Dedi memaparkan hal itu dalam buku 'Gamifikasi Kekerasan dalam Teror Modern di Era Digital' yang dibedah dalam rangkaian Rakernis Densus 88 Antiteror Polri. Dalam pemaparannya, Dedi menegaskan perubahan pola ancaman harus diikuti dengan perubahan cara berpikir dan strategi penanganan.
“Ancaman saat ini bergerak lebih cepat dibanding pola penanganan lama. Karena itu, kita perlu membangun kemampuan membaca gejala lebih awal, memperkuat pencegahan, dan meningkatkan ketahanan masyarakat,” ujar Dedi, dikutip Kamis (21/5/2026).
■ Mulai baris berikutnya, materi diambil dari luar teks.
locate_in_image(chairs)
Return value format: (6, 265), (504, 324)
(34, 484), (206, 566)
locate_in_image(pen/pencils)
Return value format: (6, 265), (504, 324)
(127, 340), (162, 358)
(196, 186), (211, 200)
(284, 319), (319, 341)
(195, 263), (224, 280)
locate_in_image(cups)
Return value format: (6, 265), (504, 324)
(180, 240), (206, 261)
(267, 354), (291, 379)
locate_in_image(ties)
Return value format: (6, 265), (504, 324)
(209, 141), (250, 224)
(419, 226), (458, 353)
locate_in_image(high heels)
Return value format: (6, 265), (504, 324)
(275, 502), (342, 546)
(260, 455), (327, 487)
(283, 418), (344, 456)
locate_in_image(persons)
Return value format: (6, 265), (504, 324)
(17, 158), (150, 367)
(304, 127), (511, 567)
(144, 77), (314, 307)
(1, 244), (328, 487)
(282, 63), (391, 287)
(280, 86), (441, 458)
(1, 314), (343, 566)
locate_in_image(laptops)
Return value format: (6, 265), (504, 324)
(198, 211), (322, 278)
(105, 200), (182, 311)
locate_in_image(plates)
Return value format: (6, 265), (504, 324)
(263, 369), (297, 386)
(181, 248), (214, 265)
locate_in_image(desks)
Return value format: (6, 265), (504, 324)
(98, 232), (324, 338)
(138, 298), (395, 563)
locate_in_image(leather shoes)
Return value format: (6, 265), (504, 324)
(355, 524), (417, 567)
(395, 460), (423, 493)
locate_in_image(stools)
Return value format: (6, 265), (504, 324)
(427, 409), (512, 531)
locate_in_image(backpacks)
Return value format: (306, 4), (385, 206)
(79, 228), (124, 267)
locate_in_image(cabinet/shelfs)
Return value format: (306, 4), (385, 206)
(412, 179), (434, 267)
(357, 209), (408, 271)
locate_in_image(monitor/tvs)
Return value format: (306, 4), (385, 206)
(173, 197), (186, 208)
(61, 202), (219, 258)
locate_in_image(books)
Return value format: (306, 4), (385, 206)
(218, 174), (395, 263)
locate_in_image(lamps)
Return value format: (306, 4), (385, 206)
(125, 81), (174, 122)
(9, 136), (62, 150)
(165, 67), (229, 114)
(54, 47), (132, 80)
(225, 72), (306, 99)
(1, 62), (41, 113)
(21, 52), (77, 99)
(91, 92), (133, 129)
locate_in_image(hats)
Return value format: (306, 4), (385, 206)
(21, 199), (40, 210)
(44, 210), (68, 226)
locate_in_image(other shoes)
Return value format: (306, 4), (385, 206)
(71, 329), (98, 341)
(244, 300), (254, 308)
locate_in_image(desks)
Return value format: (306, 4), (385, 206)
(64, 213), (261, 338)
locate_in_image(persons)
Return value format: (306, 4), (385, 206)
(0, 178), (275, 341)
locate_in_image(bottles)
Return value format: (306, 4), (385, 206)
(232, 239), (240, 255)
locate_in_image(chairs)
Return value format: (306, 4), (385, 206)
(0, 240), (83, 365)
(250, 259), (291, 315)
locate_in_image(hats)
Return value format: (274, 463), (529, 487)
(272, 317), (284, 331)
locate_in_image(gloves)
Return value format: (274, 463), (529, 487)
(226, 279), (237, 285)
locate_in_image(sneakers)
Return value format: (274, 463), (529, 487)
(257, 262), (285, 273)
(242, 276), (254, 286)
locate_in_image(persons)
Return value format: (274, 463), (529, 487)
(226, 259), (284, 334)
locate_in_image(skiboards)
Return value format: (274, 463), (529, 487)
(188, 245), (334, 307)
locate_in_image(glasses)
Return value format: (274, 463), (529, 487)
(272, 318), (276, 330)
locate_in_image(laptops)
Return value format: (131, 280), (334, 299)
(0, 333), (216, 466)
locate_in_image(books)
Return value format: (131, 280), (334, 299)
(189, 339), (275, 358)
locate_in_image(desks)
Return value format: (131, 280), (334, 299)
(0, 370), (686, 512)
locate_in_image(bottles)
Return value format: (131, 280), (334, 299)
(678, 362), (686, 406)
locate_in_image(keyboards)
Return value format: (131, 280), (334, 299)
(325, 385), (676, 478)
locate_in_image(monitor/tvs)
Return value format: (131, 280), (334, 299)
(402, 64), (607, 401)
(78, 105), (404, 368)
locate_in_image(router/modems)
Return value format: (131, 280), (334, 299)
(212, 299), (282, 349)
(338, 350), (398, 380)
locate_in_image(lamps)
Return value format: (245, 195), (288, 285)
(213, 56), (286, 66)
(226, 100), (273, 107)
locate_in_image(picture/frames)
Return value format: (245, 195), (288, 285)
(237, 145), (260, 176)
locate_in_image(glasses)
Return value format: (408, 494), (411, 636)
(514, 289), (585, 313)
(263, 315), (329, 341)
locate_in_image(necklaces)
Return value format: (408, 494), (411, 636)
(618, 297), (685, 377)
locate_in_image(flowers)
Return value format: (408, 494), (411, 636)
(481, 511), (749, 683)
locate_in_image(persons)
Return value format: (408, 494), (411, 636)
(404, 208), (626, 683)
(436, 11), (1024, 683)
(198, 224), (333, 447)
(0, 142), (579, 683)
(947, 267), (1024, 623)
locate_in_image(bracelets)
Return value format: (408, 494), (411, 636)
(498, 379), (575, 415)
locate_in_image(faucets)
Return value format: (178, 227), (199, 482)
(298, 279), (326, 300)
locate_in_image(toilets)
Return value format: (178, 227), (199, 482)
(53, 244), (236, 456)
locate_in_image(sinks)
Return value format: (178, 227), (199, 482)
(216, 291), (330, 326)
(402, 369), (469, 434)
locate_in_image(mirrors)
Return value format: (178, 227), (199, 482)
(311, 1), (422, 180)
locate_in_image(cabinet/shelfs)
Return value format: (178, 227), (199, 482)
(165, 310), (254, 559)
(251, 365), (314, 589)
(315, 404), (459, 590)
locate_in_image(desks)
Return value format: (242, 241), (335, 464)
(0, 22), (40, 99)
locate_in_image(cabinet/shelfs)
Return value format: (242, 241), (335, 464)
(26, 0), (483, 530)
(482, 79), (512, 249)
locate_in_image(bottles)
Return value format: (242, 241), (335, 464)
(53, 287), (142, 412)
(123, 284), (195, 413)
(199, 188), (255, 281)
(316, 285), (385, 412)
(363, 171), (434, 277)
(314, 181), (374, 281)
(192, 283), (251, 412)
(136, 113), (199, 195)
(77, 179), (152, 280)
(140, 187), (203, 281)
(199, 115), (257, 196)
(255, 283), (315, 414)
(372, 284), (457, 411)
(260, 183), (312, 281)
Menurut dia, terorisme selama ini identik dengan jaringan, organisasi, atau aksi yang terlihat. Menurut dia, buku Gamifikasi Kekerasan dalam Teror Modern di Era Digital akan memahami bagaimana ancaman terbentuk, berkembang, lalu bertransformasi di tengah ekosistem digital yang bergerak cepat.
Dia mengatakan ancaman ekstremisme modern semakin bersifat cair, tidak selalu terikat struktur formal, dan sering kali berkembang melalui jejaring digital yang sulit dipetakan dengan pendekatan konvensional.